Secular festa de origem africana resiste no interior do Brasil

Há pelo menos 142 anos, no interior do Brasil, na cidade de Catalão, no estado de Goiás, uma festa de origem africana acontece anualmente. As Congadas são um conjunto de grupos de dançadores que rememoram a história de africanos que foram levados na condição de escravos para o Brasil. Contam os mais velhos que, proibidos de falarem suas línguas e manifestarem suas fés nas senzalas, os negros se organizavam nas fazendas onde eram escravos e faziam a sua festa na qual podiam dançar suas danças ao som de batuques e cantos em suas línguas. Suas canções versavam sobre sua condição de escravos, sobre seus deuses e seu cotidiano. Mitos e rituais diversos aconteciam na realização de sua festa que, para ser realizada nas fazendas, devia ser também a santos católicos. Nesta configuração, a Senhora do Rosário, o São Benedito e Santa Efigênia são os mais recorrentes, por sua história mítica com os negros.
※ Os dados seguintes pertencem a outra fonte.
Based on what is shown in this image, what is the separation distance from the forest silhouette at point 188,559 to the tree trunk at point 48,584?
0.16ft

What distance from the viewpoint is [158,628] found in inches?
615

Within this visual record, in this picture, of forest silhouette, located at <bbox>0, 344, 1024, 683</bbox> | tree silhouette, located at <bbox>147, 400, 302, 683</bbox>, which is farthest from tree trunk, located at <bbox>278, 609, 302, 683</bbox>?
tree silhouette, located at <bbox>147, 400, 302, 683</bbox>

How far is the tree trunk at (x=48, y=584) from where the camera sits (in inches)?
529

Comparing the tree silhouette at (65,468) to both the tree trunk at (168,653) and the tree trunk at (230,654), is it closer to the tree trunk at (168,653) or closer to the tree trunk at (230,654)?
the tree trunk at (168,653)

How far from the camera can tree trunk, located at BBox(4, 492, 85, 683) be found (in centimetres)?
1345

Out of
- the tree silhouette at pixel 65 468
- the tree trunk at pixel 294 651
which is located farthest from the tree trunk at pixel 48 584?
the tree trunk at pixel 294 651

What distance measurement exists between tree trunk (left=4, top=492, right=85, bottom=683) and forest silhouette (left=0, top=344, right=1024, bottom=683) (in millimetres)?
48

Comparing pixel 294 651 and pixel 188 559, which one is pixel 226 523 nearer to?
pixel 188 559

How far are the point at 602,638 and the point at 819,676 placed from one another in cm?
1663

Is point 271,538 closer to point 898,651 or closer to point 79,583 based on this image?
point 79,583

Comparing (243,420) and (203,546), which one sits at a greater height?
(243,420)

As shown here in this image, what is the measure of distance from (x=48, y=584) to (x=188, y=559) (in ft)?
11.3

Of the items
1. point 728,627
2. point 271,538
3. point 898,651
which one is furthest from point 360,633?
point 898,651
Décadas se passaram desde 1876 (e possivelmente muito antes disso) e a cada ano os herdeiros desta tradição vêm resistindo e realizando, no coração do Brasil, uma grandiosa festa de fé e, sobretudo, de memória da população negra. Em 2018, as Congadas de Catalão contam com 25 ternos (grupos de dançadores e cantadores), divididos em 6 ternos de catopés, 3 moçambiques, três vilões, 1 penacho, 1 marinheiro, 11 congos, além de 6 membros do Reinado e 2 generais. Cada terno se diferencia pelas cores e se organiza em torno do(s) capitão (ães), os caixeiros (que cuidam dos batuques que dão o ritmo com instrumentos diversos e facilmente encontrados nas tradições africanas), os dançadores e as bandeirinhas (meninas que são porta-bandeiras). Os ternos também se diferenciam pelos ritmos e danças, de modo que facilmente se identificam os batidos de um catopé daqueles de um Moçambique ou congo, por exemplo. As canções são semelhantes e ainda que as letras sejam, na sua maioria, inventadas de repente se caracterizam como músicas de lamentação (quando a memória histórica se faz mais marcada), de agradecimento (a pessoas, a entidades religiosas ou outros) ou de alegria diversa, quando parafraseiam o cancioneiro do Brasil e saúdam o seu dia-a-dia e performances de evolução dos ternos.

Muitas canções não se repetirão a cada ano; outras, porém, são cantadas há décadas por todos os ternos como se fossem um apelo à memória e se tornam uma identidade das Congadas. Assim, “Ô meu São benedito/hoje eu vi a sereia do mar/eu joguei o meu barco na água/meus irmãos me ajuda a remar” é uma referência a navios negreiros em que a água tanto é o caminho que leva à escravidão nas terras brasileiras quanto poderia ser para a libertação, a fuga ou morte e, por isso, a ajuda do santo dos pretos é pedida num canto de lamentação. Todos os ternos também cantam o que se tornou verdadeiro hino da histórica conexão entre Brasil e África, empreendida pelo afã da colonização e, por isso, há um Brasil – não apenas formado por pretos, mas por toda gama de mestiços, e brancos – que não nos deixa esquecer que “Eu sou africano / eu vim para o Brasil contra vontade / trabalhar na escravidão / de dia e de noite / sem poder ter liberdade”. Os muitos cantos dos 25 ternos fazem a cidade se embalar nas ondas sonoras deste misto de fé, alegria e história por dez dias, com seus principais rituais no encerramento, que deverá ser no segundo domingo de outubro e a segunda-feira seguinte. As Congadas de Catalão são uma das muitas memórias da população negra no Brasil que resiste.

 

Por: Doutora Maria Helena de Paula


Professora da Universidade Federal de Goiás/Regional Catalão, natural e residente na cidade de Catalão-Goiás.